Lo scioglimento del ghiaccio marino nell’Artico durante la stagione estiva, una delle conseguenze più visibili del cambiamento climatico, ha ora raggiunto livelli record. Alcuni scienziati del National Snow and Ice Data Center (NSIDC), l’ente statunitense che si occupa di monitorare lo stato dei ghiacciai e delle aree polari, hanno annunciato che dal 26 agosto l’attuale superficie della banchisa artica è sprofondata al di sotto dei livelli registrati nel 2007. Questo record acquista maggior peso in quanto è stato raggiunto a più di due settimane dalla data prevista per la fine della stagione di scioglimento ed è quindi molto probabile che il precedente record negativo non venga solo superato ma addirittura abbattuto.
“La continua fusione della copertura di ghiaccio perenne, resistente alla stagione di scioglimento, ha portato a questa diminuzione estiva senza precedenti”, spiega in un comunicato stampa Joey Comiso, ricercatore e scienziato presso il Goddard Space Flight Center della NASA. “A differenza del 2007, non abbiamo assistito a picchi di calore inaspettati quest’estate nell’Artico”.
Stando alle rilevazioni del 26 agosto, la superficie marina artica ha toccato quasi i 4,1 milioni di chilometri quadrati, cifra che per il momento supera di 700.000 chilometri quadrati il record del 2007. Sebbene le prime misurazioni satellitari del ghiaccio marino risalgano al 1979, secondo una recente ricerca condotta su modelli l’attuale contrazione della banchisa non trova precedenti per lo meno negli ultimi 1.450 anni.
Negli ultimi decenni, la graduale scomparsa della banchisa artica è avvenuta più velocemente di quanto gli scienziati non avessero predetto.

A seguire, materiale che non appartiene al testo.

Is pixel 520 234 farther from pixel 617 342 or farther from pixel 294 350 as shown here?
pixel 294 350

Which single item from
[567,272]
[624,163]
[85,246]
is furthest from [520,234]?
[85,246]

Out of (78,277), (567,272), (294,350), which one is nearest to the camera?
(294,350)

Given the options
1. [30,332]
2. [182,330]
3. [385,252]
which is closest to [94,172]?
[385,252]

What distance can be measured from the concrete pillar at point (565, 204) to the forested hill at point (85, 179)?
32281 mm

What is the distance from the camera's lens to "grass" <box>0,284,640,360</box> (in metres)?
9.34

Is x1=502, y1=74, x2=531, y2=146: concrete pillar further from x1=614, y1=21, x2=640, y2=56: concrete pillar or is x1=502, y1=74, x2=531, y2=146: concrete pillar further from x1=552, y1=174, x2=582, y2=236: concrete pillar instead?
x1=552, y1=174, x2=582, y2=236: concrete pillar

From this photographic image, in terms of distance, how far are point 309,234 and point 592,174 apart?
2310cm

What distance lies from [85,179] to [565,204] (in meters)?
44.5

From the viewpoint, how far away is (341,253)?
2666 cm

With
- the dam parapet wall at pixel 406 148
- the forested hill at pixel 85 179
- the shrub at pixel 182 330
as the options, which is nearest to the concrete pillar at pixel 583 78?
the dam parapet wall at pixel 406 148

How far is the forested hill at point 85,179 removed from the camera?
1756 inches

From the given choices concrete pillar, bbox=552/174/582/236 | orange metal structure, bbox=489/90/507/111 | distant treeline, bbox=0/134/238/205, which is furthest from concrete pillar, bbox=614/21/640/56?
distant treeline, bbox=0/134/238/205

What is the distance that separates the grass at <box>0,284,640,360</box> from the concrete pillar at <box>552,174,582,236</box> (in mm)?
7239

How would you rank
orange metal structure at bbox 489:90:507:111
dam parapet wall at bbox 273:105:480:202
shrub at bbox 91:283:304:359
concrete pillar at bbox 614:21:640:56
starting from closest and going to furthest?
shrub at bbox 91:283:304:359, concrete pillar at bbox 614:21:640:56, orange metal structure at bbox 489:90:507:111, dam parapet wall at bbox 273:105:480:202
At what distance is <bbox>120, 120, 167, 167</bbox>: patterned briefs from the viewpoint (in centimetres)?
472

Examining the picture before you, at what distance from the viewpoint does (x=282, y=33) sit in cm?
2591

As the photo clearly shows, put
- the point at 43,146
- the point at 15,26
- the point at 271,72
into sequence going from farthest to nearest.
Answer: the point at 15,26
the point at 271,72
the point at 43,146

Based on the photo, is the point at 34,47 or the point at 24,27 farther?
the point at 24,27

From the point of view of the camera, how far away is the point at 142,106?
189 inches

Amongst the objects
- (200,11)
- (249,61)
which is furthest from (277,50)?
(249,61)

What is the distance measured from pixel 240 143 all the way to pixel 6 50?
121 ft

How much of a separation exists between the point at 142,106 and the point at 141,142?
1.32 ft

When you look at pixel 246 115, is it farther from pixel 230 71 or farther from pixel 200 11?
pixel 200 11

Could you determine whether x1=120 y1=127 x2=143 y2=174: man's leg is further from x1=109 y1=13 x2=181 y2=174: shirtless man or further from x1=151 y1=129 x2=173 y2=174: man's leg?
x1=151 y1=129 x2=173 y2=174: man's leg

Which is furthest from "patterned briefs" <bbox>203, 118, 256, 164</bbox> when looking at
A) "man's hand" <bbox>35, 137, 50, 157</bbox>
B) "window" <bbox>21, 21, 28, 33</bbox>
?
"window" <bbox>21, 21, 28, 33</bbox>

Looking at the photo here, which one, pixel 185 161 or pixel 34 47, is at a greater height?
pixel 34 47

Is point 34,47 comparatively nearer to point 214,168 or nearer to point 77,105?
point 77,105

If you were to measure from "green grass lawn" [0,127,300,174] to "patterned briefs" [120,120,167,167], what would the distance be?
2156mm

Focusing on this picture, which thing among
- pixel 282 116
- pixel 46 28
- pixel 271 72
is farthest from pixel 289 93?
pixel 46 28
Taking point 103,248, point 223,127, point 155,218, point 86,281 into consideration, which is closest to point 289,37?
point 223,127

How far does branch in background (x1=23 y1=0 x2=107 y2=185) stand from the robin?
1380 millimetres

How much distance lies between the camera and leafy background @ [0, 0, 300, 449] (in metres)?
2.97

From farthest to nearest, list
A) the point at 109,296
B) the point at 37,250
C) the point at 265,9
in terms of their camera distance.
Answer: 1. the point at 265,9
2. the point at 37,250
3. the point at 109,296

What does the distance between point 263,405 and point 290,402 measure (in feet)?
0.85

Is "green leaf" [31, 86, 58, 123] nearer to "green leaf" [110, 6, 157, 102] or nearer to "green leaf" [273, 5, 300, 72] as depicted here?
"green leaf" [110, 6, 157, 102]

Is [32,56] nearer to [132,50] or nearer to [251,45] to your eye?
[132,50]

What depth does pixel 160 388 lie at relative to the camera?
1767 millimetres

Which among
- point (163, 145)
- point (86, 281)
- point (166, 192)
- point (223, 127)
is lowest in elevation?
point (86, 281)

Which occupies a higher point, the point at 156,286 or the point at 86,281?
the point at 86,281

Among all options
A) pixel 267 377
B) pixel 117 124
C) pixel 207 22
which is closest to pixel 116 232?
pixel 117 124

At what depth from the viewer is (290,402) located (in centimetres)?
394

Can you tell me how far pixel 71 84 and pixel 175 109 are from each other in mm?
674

Non molto tempo fa avevano avanzato l’ipotesi che il ghiaccio artico si sarebbe sciolto completamente entro l’estate del 2100 ma considerata l’inaspettata velocità del tasso di scioglimento la data era stata anticipata al 2050. Ad oggi, alcuni ricercatori non negano la possibilità che la scomparsa definitiva dei ghiacci artici si verifichi entro la fine del prossimo decennio, se non dell’attuale. Un avvenimento senza precedenti, almeno negli ultimi 2,5 milioni di anni.

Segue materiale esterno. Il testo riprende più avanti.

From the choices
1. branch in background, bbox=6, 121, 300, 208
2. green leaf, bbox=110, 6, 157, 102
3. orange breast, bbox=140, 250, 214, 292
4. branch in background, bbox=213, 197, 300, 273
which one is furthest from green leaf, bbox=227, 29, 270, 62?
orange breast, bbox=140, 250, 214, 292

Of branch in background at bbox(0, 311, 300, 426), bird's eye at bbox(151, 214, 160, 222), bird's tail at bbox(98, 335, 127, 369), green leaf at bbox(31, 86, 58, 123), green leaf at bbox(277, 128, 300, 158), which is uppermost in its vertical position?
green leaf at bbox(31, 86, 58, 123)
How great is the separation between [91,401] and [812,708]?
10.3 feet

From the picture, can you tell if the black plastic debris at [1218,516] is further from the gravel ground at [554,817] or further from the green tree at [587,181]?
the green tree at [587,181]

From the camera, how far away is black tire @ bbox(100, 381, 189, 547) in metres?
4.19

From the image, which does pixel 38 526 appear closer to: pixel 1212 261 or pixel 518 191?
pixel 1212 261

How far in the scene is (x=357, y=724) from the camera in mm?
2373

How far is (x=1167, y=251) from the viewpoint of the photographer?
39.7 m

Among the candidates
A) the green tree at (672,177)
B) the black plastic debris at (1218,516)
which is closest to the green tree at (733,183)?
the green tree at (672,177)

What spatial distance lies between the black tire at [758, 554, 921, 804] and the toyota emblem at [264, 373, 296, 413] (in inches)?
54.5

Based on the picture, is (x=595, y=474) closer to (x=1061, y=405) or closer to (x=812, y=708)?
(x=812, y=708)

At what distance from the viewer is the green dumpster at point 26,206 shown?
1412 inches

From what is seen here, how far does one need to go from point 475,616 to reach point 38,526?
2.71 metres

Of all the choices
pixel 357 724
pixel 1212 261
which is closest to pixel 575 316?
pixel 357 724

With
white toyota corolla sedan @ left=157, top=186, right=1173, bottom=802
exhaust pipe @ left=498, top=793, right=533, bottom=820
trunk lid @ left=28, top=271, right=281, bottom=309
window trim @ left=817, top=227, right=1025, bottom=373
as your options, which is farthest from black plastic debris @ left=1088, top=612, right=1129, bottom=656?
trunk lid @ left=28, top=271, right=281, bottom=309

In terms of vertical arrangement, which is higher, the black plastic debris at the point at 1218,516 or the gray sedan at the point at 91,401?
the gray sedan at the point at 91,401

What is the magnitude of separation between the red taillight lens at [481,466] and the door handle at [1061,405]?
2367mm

“Sono solo cifre e non sempre si arriva a toccare il limite. Tuttavia, se prendiamo in considerazione gli accadimenti degli ultimi anni e i dati satellitari, queste cifre ci indicano che la calotta glaciale artica sta subendo dei cambiamenti notevoli”, afferma Walt Meier, scienziato del NSIDC. Secondo quanto riportato dall’ente, è dal 2007 in poi che si sono registrati i sei anni di maggior contrazione della banchisa.

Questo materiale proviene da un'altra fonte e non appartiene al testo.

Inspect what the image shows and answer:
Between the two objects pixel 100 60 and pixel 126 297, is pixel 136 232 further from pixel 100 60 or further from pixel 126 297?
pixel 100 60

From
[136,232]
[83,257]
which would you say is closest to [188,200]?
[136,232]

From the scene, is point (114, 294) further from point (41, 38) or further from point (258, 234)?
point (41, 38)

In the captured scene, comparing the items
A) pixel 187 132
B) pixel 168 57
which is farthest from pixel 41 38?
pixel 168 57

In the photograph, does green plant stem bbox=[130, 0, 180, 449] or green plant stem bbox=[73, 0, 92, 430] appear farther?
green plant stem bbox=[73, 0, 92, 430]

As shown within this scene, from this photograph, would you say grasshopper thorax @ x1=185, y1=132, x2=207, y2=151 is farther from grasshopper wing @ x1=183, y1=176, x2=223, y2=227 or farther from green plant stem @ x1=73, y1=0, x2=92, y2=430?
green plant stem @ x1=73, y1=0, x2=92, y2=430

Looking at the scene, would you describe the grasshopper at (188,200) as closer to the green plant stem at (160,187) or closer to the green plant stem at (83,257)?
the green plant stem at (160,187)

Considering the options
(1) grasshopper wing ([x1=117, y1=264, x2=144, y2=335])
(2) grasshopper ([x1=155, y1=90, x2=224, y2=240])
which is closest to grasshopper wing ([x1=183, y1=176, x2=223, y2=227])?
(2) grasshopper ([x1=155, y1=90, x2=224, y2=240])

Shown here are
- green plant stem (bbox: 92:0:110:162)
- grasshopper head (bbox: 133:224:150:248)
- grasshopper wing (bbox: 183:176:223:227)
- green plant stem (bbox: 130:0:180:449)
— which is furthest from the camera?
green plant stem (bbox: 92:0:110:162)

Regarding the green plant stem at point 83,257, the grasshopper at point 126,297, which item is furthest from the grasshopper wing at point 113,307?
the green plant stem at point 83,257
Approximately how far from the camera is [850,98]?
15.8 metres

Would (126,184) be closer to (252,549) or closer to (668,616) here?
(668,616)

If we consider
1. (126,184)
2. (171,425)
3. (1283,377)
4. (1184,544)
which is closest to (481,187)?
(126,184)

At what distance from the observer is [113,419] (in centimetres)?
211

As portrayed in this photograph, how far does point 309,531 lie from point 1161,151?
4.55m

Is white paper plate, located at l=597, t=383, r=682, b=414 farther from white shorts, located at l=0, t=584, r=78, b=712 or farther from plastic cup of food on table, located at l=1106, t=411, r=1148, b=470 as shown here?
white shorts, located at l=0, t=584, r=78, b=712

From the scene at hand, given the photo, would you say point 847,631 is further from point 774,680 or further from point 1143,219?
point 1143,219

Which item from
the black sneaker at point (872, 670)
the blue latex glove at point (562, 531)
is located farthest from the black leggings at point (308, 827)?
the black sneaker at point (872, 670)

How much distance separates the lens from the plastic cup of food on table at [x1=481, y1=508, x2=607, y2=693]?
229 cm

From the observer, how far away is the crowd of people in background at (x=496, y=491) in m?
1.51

È molto probabile che la riduzione della banchisa artica abbia un enorme impatto sulla flora e fauna regionali, orsi polari, narvali, trichechi e foche inclusi. Inoltre, in assenza di ghiaccio che rifletta i raggi solari verso lo spazio, la regione andrà incontro ad un surriscaldamento. Una riduzione della banchisa si traduce in una maggiore superficie oceanica esposta al calore.
Secondo una recente ricerca la diminuzione del ghiaccio marino potrebbe aver già causato effetti a distanza. L’aumento di temperatura nell’oceano artico, dovuto alla riduzione totale della banchisa, rallenta e modifica il flusso della corrente a getto, prolungando la durata di insoliti eventi climatici, un fenomeno conosciuto ai meteorologi con il nome di “blocking patterns” (modelli climatici bloccati). Infatti, i cambiamenti nelle dinamiche della corrente a getto sono considerati la causa di inverni estremamente rigidi nell’emisfero settentrionale che si verificano quando i meandri della corrente portano l’aria artica verso sud; sono anche responsabili di eventi climatici di insolita durata come le persistenti ondate di caldo che hanno colpito gli Stati Uniti quest’anno.
Secondo il parere degli scienziati, il cambiamento climatico attuale, responsabile di un aumento della temperatura terrestre pari a 0,8 gradi Celsius rispetto ai primi anni del ventesimo secolo, è da imputare alle emissioni di gas serra rilasciate dai combustibili fossili, quali carbone, petrolio e gas nonché alla distruzione di ecosistemi ricchi di carbonio come le foreste pluviali.